Nathalie Nadaud-Albertini, docteure en sociologie de l’Ecole des hautes études en sciences sociales (EHESS) et spécialiste de la téléréalité estime que la responsabilité des chaînes et des boîtes de production est importante car «faire la part belle aux masculinités toxiques revient à les valider, à envoyer à la société le message que de tels comportements sont acceptables alors qu’ils ne le sont pas».

Dans le cas d’accusations de violences visant des candidats – qu’elles soient morales, physiques ou sexuelles –, le bénéfice du doute peut-il être accordé à la production ? Non, si l’on en croit la réponse de la directrice générale de Banijay productions, Florence Fayard, interrogée par Pure Médias en septembre au sujet d’Illan Castronovo. «S’il y a un doute sur un comportement ou qu’un comportement violent ou déplacé a été avéré, il est de notre devoir de producteur de ne pas mettre des personnes véhiculant ce genre d’image à l’antenne. Beaucoup de jeunes peuvent considérer les candidats comme des modèles», avait-elle déclaré.

«Cela relève de la santé mentale et non plus de la télé»

Bien avant les accusations d’Hilona Gos, Julien Bert avait déjà été mêlé à de nombreuses affaires – outre celle d’Illan Castronovo mentionnée précédemment. Lors du tournage de la saison 6 des Anges de la téléréalité (diffusé sur NRJ 12) en 2014, une vidéo ayant fuité montre Julien Bert frapper à plusieurs reprises avec son sexe le visage d’une autre candidate, Frédérique, alors qu’elle somnolait. Des faits qui pourraient être qualifiés d’agression sexuelle. Dans un autre registre, le trentenaire a également été condamné et placé sous bracelet électronique pour trafic de stupéfiants, après avoir fait appel en 2019.

Pour Lena Ben Ahmed, membre du collectif féministe #NousToutes, la médiatisation d’un couple peut également «profiter» à l’agresseur. «Il y a de nombreux enjeux, liés notamment aux revenus. Si le couple est beau, donne envie, cela favorise l’entrée d’argent, ce qui peut provoquer le silence, souligne la militante. Mais Hilona Gos se rend compte que cela a beaucoup plus d’effets néfastes sur elle de ne pas parler. Aujourd’hui, elle est traumatisée, cela relève de la santé mentale et non plus de la télé.» Dans ses vidéos, la candidate explique également avoir voulu protéger l’image de celui qu’elle accuse de violences. «Dans les relations qui ne sont pas publiques, il y a déjà cette peur de gâcher la vie en portant plainte, en l’envoyant en prison… Cette crainte peut se décupler quand la relation est médiatisée», juge Lena Ben Ahmed.

Depuis trois jours, les messages de soutien à l’influenceuse ne cessent d’affluer sur les réseaux sociaux.
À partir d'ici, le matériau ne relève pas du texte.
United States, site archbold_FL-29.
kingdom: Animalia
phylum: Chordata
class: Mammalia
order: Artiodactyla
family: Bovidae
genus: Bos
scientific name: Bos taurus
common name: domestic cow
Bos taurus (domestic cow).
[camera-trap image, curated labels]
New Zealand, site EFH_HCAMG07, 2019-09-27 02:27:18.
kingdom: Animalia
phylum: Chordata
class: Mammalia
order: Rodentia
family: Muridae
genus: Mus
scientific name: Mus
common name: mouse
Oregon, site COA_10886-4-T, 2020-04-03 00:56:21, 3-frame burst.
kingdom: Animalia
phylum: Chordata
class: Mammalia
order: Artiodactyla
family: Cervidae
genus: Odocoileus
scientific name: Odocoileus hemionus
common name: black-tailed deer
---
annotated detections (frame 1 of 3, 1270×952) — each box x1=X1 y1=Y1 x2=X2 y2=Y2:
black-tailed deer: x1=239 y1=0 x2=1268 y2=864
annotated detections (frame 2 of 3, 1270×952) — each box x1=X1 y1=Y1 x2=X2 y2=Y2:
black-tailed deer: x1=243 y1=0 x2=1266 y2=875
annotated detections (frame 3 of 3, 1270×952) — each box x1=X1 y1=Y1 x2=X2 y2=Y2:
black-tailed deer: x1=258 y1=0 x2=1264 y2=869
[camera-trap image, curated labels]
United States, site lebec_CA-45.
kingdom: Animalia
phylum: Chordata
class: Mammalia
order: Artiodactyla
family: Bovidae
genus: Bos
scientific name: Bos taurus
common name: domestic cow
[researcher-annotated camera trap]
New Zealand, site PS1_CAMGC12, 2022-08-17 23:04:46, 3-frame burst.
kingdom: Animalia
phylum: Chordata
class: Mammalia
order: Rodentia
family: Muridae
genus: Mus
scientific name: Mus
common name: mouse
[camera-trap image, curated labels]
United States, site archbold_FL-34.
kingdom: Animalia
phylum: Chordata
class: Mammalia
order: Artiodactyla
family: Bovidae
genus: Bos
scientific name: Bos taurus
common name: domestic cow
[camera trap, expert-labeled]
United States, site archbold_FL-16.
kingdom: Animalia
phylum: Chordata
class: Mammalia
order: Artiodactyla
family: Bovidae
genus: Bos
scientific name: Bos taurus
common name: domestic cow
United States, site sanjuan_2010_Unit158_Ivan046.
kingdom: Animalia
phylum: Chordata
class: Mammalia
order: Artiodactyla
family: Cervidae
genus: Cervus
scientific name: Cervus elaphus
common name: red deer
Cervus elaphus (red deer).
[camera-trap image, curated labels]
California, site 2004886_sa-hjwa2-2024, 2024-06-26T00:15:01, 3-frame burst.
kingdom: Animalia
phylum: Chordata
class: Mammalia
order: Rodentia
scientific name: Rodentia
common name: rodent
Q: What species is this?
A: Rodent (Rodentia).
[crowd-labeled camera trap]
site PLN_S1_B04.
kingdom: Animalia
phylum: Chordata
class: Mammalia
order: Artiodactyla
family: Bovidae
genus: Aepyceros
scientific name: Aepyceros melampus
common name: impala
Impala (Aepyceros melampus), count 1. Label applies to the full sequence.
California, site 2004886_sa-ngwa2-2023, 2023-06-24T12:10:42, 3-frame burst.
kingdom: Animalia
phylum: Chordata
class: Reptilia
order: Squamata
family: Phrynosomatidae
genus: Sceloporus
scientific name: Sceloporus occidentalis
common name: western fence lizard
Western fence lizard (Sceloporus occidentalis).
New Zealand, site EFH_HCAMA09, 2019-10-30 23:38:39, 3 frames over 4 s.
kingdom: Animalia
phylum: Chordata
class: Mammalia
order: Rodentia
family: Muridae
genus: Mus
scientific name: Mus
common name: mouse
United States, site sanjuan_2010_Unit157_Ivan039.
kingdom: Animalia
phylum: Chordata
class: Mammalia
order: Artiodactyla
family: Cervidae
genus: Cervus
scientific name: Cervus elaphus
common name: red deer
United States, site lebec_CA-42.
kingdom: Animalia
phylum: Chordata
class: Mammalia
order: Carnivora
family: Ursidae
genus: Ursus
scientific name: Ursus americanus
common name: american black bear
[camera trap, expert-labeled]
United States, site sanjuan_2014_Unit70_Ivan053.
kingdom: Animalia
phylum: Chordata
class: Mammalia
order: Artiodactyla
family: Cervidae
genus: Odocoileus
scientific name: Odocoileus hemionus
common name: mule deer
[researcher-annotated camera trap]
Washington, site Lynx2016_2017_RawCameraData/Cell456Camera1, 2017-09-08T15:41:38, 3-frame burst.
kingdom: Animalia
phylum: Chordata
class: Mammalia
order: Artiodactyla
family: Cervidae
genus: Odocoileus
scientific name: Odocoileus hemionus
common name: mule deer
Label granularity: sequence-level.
Selon Nathalie Nadaud-Albertini, il y a une évolution importante entre les débuts de la téléréalité et aujourd’hui. «Lorsque [la candidate de Loft Story] Loana a raconté les violences dont elle a été l’objet, sa parole n’a pas été entendue, remarque la sociologue. Désormais, les candidates prennent la parole, sans s’excuser de parler, elles osent, dénoncent et sont entendues. […] On se pose la question de la responsabilité des chaînes et des boîtes de prod envers la société sur ces questions, alors qu’avant on posait [uniquement] la question de leur responsabilité en termes de fragilité psychologique des candidats.»